Hybrid rebalancing combines calendar and threshold methods. For example, you may check your portfolio every quarter but only trade if an asset class has drifted more than 5% from its target weight.
For most long-term investors, a practical strategy is to use a hybrid approach: review the portfolio on a regular schedule and rebalance only when allocation drift becomes meaningful. This avoids overtrading while still keeping the portfolio aligned with your long-term investment plan.
A simple example is to review your portfolio every three or six months and rebalance if any major asset class is more than 5 percentage points away from its target. Conservative investors may choose a tighter band, while aggressive investors may allow wider drift. Investors in taxable accounts should also consider capital gains taxes, transaction fees, and bid-ask spreads before selling.

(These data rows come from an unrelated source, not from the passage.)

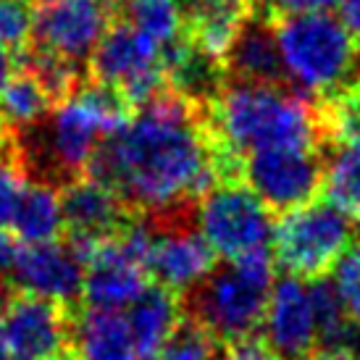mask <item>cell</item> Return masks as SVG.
I'll list each match as a JSON object with an SVG mask.
<instances>
[{
	"mask_svg": "<svg viewBox=\"0 0 360 360\" xmlns=\"http://www.w3.org/2000/svg\"><path fill=\"white\" fill-rule=\"evenodd\" d=\"M71 316L58 302L13 292L0 310V342L8 360H63L71 355Z\"/></svg>",
	"mask_w": 360,
	"mask_h": 360,
	"instance_id": "obj_11",
	"label": "cell"
},
{
	"mask_svg": "<svg viewBox=\"0 0 360 360\" xmlns=\"http://www.w3.org/2000/svg\"><path fill=\"white\" fill-rule=\"evenodd\" d=\"M58 198L66 234H84L101 242L119 234L134 219V213L108 187L90 176H79L63 184Z\"/></svg>",
	"mask_w": 360,
	"mask_h": 360,
	"instance_id": "obj_16",
	"label": "cell"
},
{
	"mask_svg": "<svg viewBox=\"0 0 360 360\" xmlns=\"http://www.w3.org/2000/svg\"><path fill=\"white\" fill-rule=\"evenodd\" d=\"M342 0H271L269 6L276 13H292V16H308V13H323L340 8Z\"/></svg>",
	"mask_w": 360,
	"mask_h": 360,
	"instance_id": "obj_29",
	"label": "cell"
},
{
	"mask_svg": "<svg viewBox=\"0 0 360 360\" xmlns=\"http://www.w3.org/2000/svg\"><path fill=\"white\" fill-rule=\"evenodd\" d=\"M53 101L40 87V82L30 71H16L3 87L0 95V113L11 129H32L51 113Z\"/></svg>",
	"mask_w": 360,
	"mask_h": 360,
	"instance_id": "obj_22",
	"label": "cell"
},
{
	"mask_svg": "<svg viewBox=\"0 0 360 360\" xmlns=\"http://www.w3.org/2000/svg\"><path fill=\"white\" fill-rule=\"evenodd\" d=\"M110 13L98 0H42L34 11L32 42L84 66L108 32Z\"/></svg>",
	"mask_w": 360,
	"mask_h": 360,
	"instance_id": "obj_12",
	"label": "cell"
},
{
	"mask_svg": "<svg viewBox=\"0 0 360 360\" xmlns=\"http://www.w3.org/2000/svg\"><path fill=\"white\" fill-rule=\"evenodd\" d=\"M271 16L281 63L295 90L321 98L355 82L358 40L342 21L323 13H276L274 8Z\"/></svg>",
	"mask_w": 360,
	"mask_h": 360,
	"instance_id": "obj_5",
	"label": "cell"
},
{
	"mask_svg": "<svg viewBox=\"0 0 360 360\" xmlns=\"http://www.w3.org/2000/svg\"><path fill=\"white\" fill-rule=\"evenodd\" d=\"M92 79L124 95L134 113L169 87L160 48L127 21L108 27L90 58Z\"/></svg>",
	"mask_w": 360,
	"mask_h": 360,
	"instance_id": "obj_9",
	"label": "cell"
},
{
	"mask_svg": "<svg viewBox=\"0 0 360 360\" xmlns=\"http://www.w3.org/2000/svg\"><path fill=\"white\" fill-rule=\"evenodd\" d=\"M221 342H216L200 323L181 316L176 329L163 342L155 360H219Z\"/></svg>",
	"mask_w": 360,
	"mask_h": 360,
	"instance_id": "obj_24",
	"label": "cell"
},
{
	"mask_svg": "<svg viewBox=\"0 0 360 360\" xmlns=\"http://www.w3.org/2000/svg\"><path fill=\"white\" fill-rule=\"evenodd\" d=\"M87 176L108 187L134 216L198 202L219 184L208 108L166 87L98 145Z\"/></svg>",
	"mask_w": 360,
	"mask_h": 360,
	"instance_id": "obj_1",
	"label": "cell"
},
{
	"mask_svg": "<svg viewBox=\"0 0 360 360\" xmlns=\"http://www.w3.org/2000/svg\"><path fill=\"white\" fill-rule=\"evenodd\" d=\"M331 208L360 224V142H337L323 150V187Z\"/></svg>",
	"mask_w": 360,
	"mask_h": 360,
	"instance_id": "obj_20",
	"label": "cell"
},
{
	"mask_svg": "<svg viewBox=\"0 0 360 360\" xmlns=\"http://www.w3.org/2000/svg\"><path fill=\"white\" fill-rule=\"evenodd\" d=\"M213 137L240 155L271 148H316L323 153L316 95L295 87L226 82L208 105Z\"/></svg>",
	"mask_w": 360,
	"mask_h": 360,
	"instance_id": "obj_3",
	"label": "cell"
},
{
	"mask_svg": "<svg viewBox=\"0 0 360 360\" xmlns=\"http://www.w3.org/2000/svg\"><path fill=\"white\" fill-rule=\"evenodd\" d=\"M358 82H360V79H358Z\"/></svg>",
	"mask_w": 360,
	"mask_h": 360,
	"instance_id": "obj_38",
	"label": "cell"
},
{
	"mask_svg": "<svg viewBox=\"0 0 360 360\" xmlns=\"http://www.w3.org/2000/svg\"><path fill=\"white\" fill-rule=\"evenodd\" d=\"M308 360H358L352 350H319L313 352Z\"/></svg>",
	"mask_w": 360,
	"mask_h": 360,
	"instance_id": "obj_31",
	"label": "cell"
},
{
	"mask_svg": "<svg viewBox=\"0 0 360 360\" xmlns=\"http://www.w3.org/2000/svg\"><path fill=\"white\" fill-rule=\"evenodd\" d=\"M358 248H360V231H358Z\"/></svg>",
	"mask_w": 360,
	"mask_h": 360,
	"instance_id": "obj_36",
	"label": "cell"
},
{
	"mask_svg": "<svg viewBox=\"0 0 360 360\" xmlns=\"http://www.w3.org/2000/svg\"><path fill=\"white\" fill-rule=\"evenodd\" d=\"M219 360H281L274 347H271L266 337L260 331L242 334L237 340H229L221 345Z\"/></svg>",
	"mask_w": 360,
	"mask_h": 360,
	"instance_id": "obj_28",
	"label": "cell"
},
{
	"mask_svg": "<svg viewBox=\"0 0 360 360\" xmlns=\"http://www.w3.org/2000/svg\"><path fill=\"white\" fill-rule=\"evenodd\" d=\"M242 184L266 208L290 213L316 202L323 187V153L316 148H271L245 155Z\"/></svg>",
	"mask_w": 360,
	"mask_h": 360,
	"instance_id": "obj_10",
	"label": "cell"
},
{
	"mask_svg": "<svg viewBox=\"0 0 360 360\" xmlns=\"http://www.w3.org/2000/svg\"><path fill=\"white\" fill-rule=\"evenodd\" d=\"M134 116V108L124 101L119 90L101 82H84L69 101L32 127L27 142L19 137L21 158L27 176L60 187L79 179L87 171L92 155L105 137L124 129Z\"/></svg>",
	"mask_w": 360,
	"mask_h": 360,
	"instance_id": "obj_2",
	"label": "cell"
},
{
	"mask_svg": "<svg viewBox=\"0 0 360 360\" xmlns=\"http://www.w3.org/2000/svg\"><path fill=\"white\" fill-rule=\"evenodd\" d=\"M121 13L127 16L129 27L158 48H166L184 34V19L176 0H124Z\"/></svg>",
	"mask_w": 360,
	"mask_h": 360,
	"instance_id": "obj_23",
	"label": "cell"
},
{
	"mask_svg": "<svg viewBox=\"0 0 360 360\" xmlns=\"http://www.w3.org/2000/svg\"><path fill=\"white\" fill-rule=\"evenodd\" d=\"M308 295L310 305H313V319H316L319 350H350L360 340V326L345 310L334 281H310Z\"/></svg>",
	"mask_w": 360,
	"mask_h": 360,
	"instance_id": "obj_21",
	"label": "cell"
},
{
	"mask_svg": "<svg viewBox=\"0 0 360 360\" xmlns=\"http://www.w3.org/2000/svg\"><path fill=\"white\" fill-rule=\"evenodd\" d=\"M263 326L266 331L260 334L281 360H308L313 352H319L313 305L308 287L300 279L281 276L279 281H274L263 313Z\"/></svg>",
	"mask_w": 360,
	"mask_h": 360,
	"instance_id": "obj_15",
	"label": "cell"
},
{
	"mask_svg": "<svg viewBox=\"0 0 360 360\" xmlns=\"http://www.w3.org/2000/svg\"><path fill=\"white\" fill-rule=\"evenodd\" d=\"M129 331L134 340L137 360H155L163 342L171 337L181 321V297L163 290L158 284H150L137 300L129 305Z\"/></svg>",
	"mask_w": 360,
	"mask_h": 360,
	"instance_id": "obj_18",
	"label": "cell"
},
{
	"mask_svg": "<svg viewBox=\"0 0 360 360\" xmlns=\"http://www.w3.org/2000/svg\"><path fill=\"white\" fill-rule=\"evenodd\" d=\"M198 229L210 250L226 260L269 250L274 213L245 184H216L198 200Z\"/></svg>",
	"mask_w": 360,
	"mask_h": 360,
	"instance_id": "obj_8",
	"label": "cell"
},
{
	"mask_svg": "<svg viewBox=\"0 0 360 360\" xmlns=\"http://www.w3.org/2000/svg\"><path fill=\"white\" fill-rule=\"evenodd\" d=\"M213 3H221V6H231V8H250L255 0H213Z\"/></svg>",
	"mask_w": 360,
	"mask_h": 360,
	"instance_id": "obj_32",
	"label": "cell"
},
{
	"mask_svg": "<svg viewBox=\"0 0 360 360\" xmlns=\"http://www.w3.org/2000/svg\"><path fill=\"white\" fill-rule=\"evenodd\" d=\"M11 229L16 231L24 245H45L58 242L63 231V213H60V198L51 184L30 181L21 195L16 216L11 221Z\"/></svg>",
	"mask_w": 360,
	"mask_h": 360,
	"instance_id": "obj_19",
	"label": "cell"
},
{
	"mask_svg": "<svg viewBox=\"0 0 360 360\" xmlns=\"http://www.w3.org/2000/svg\"><path fill=\"white\" fill-rule=\"evenodd\" d=\"M274 287V258L269 250L216 266L208 276L181 295V313L200 323L216 342L258 331Z\"/></svg>",
	"mask_w": 360,
	"mask_h": 360,
	"instance_id": "obj_4",
	"label": "cell"
},
{
	"mask_svg": "<svg viewBox=\"0 0 360 360\" xmlns=\"http://www.w3.org/2000/svg\"><path fill=\"white\" fill-rule=\"evenodd\" d=\"M0 127H3V113H0Z\"/></svg>",
	"mask_w": 360,
	"mask_h": 360,
	"instance_id": "obj_34",
	"label": "cell"
},
{
	"mask_svg": "<svg viewBox=\"0 0 360 360\" xmlns=\"http://www.w3.org/2000/svg\"><path fill=\"white\" fill-rule=\"evenodd\" d=\"M27 184L30 181H27L24 163H19V160L0 163V231L11 226Z\"/></svg>",
	"mask_w": 360,
	"mask_h": 360,
	"instance_id": "obj_27",
	"label": "cell"
},
{
	"mask_svg": "<svg viewBox=\"0 0 360 360\" xmlns=\"http://www.w3.org/2000/svg\"><path fill=\"white\" fill-rule=\"evenodd\" d=\"M0 360H8L6 358V350H3V342H0Z\"/></svg>",
	"mask_w": 360,
	"mask_h": 360,
	"instance_id": "obj_33",
	"label": "cell"
},
{
	"mask_svg": "<svg viewBox=\"0 0 360 360\" xmlns=\"http://www.w3.org/2000/svg\"><path fill=\"white\" fill-rule=\"evenodd\" d=\"M226 82L263 84V87H292L276 45L274 16L269 3H255L242 19L240 32L224 58Z\"/></svg>",
	"mask_w": 360,
	"mask_h": 360,
	"instance_id": "obj_14",
	"label": "cell"
},
{
	"mask_svg": "<svg viewBox=\"0 0 360 360\" xmlns=\"http://www.w3.org/2000/svg\"><path fill=\"white\" fill-rule=\"evenodd\" d=\"M334 287L345 310L360 326V248H350L334 266Z\"/></svg>",
	"mask_w": 360,
	"mask_h": 360,
	"instance_id": "obj_26",
	"label": "cell"
},
{
	"mask_svg": "<svg viewBox=\"0 0 360 360\" xmlns=\"http://www.w3.org/2000/svg\"><path fill=\"white\" fill-rule=\"evenodd\" d=\"M34 0H0V48L21 53L30 48L34 32Z\"/></svg>",
	"mask_w": 360,
	"mask_h": 360,
	"instance_id": "obj_25",
	"label": "cell"
},
{
	"mask_svg": "<svg viewBox=\"0 0 360 360\" xmlns=\"http://www.w3.org/2000/svg\"><path fill=\"white\" fill-rule=\"evenodd\" d=\"M198 202L140 216L150 234L145 271L158 287L187 295L216 269V252L198 229Z\"/></svg>",
	"mask_w": 360,
	"mask_h": 360,
	"instance_id": "obj_7",
	"label": "cell"
},
{
	"mask_svg": "<svg viewBox=\"0 0 360 360\" xmlns=\"http://www.w3.org/2000/svg\"><path fill=\"white\" fill-rule=\"evenodd\" d=\"M19 71V63H16V56L6 48H0V90L8 84V79Z\"/></svg>",
	"mask_w": 360,
	"mask_h": 360,
	"instance_id": "obj_30",
	"label": "cell"
},
{
	"mask_svg": "<svg viewBox=\"0 0 360 360\" xmlns=\"http://www.w3.org/2000/svg\"><path fill=\"white\" fill-rule=\"evenodd\" d=\"M355 231L347 216L329 202H310L284 213L274 226V266L300 281L326 279L350 250Z\"/></svg>",
	"mask_w": 360,
	"mask_h": 360,
	"instance_id": "obj_6",
	"label": "cell"
},
{
	"mask_svg": "<svg viewBox=\"0 0 360 360\" xmlns=\"http://www.w3.org/2000/svg\"><path fill=\"white\" fill-rule=\"evenodd\" d=\"M71 358L74 360H137L127 316L119 310H82L71 316Z\"/></svg>",
	"mask_w": 360,
	"mask_h": 360,
	"instance_id": "obj_17",
	"label": "cell"
},
{
	"mask_svg": "<svg viewBox=\"0 0 360 360\" xmlns=\"http://www.w3.org/2000/svg\"><path fill=\"white\" fill-rule=\"evenodd\" d=\"M258 3H271V0H258Z\"/></svg>",
	"mask_w": 360,
	"mask_h": 360,
	"instance_id": "obj_35",
	"label": "cell"
},
{
	"mask_svg": "<svg viewBox=\"0 0 360 360\" xmlns=\"http://www.w3.org/2000/svg\"><path fill=\"white\" fill-rule=\"evenodd\" d=\"M358 345H360V340H358Z\"/></svg>",
	"mask_w": 360,
	"mask_h": 360,
	"instance_id": "obj_37",
	"label": "cell"
},
{
	"mask_svg": "<svg viewBox=\"0 0 360 360\" xmlns=\"http://www.w3.org/2000/svg\"><path fill=\"white\" fill-rule=\"evenodd\" d=\"M8 276V284L21 290V295L58 302L63 308L79 300L84 287V266L63 242L19 248Z\"/></svg>",
	"mask_w": 360,
	"mask_h": 360,
	"instance_id": "obj_13",
	"label": "cell"
}]
</instances>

The calculator first adds up all current asset values to determine your total portfolio value. Then it calculates each asset’s current percentage of the portfolio. Next, it multiplies the total portfolio value by each asset’s target percentage to estimate the ideal target value. Finally, it compares the target value with the current value and shows the difference as a Buy, Sell, or Hold action.
This investment portfolio calculator is provided for general educational and informational purposes only. It does not provide financial, investment, tax, legal, accounting, or trading advice. The results are estimates based only on the numbers entered by the user and may not reflect actual market prices, taxes, fees, spreads, liquidity, account rules, or personal financial circumstances.
Investing involves risk, including possible loss of principal. Always review your investment decisions with a qualified financial advisor, tax professional, or licensed investment professional before buying, selling, or rebalancing securities.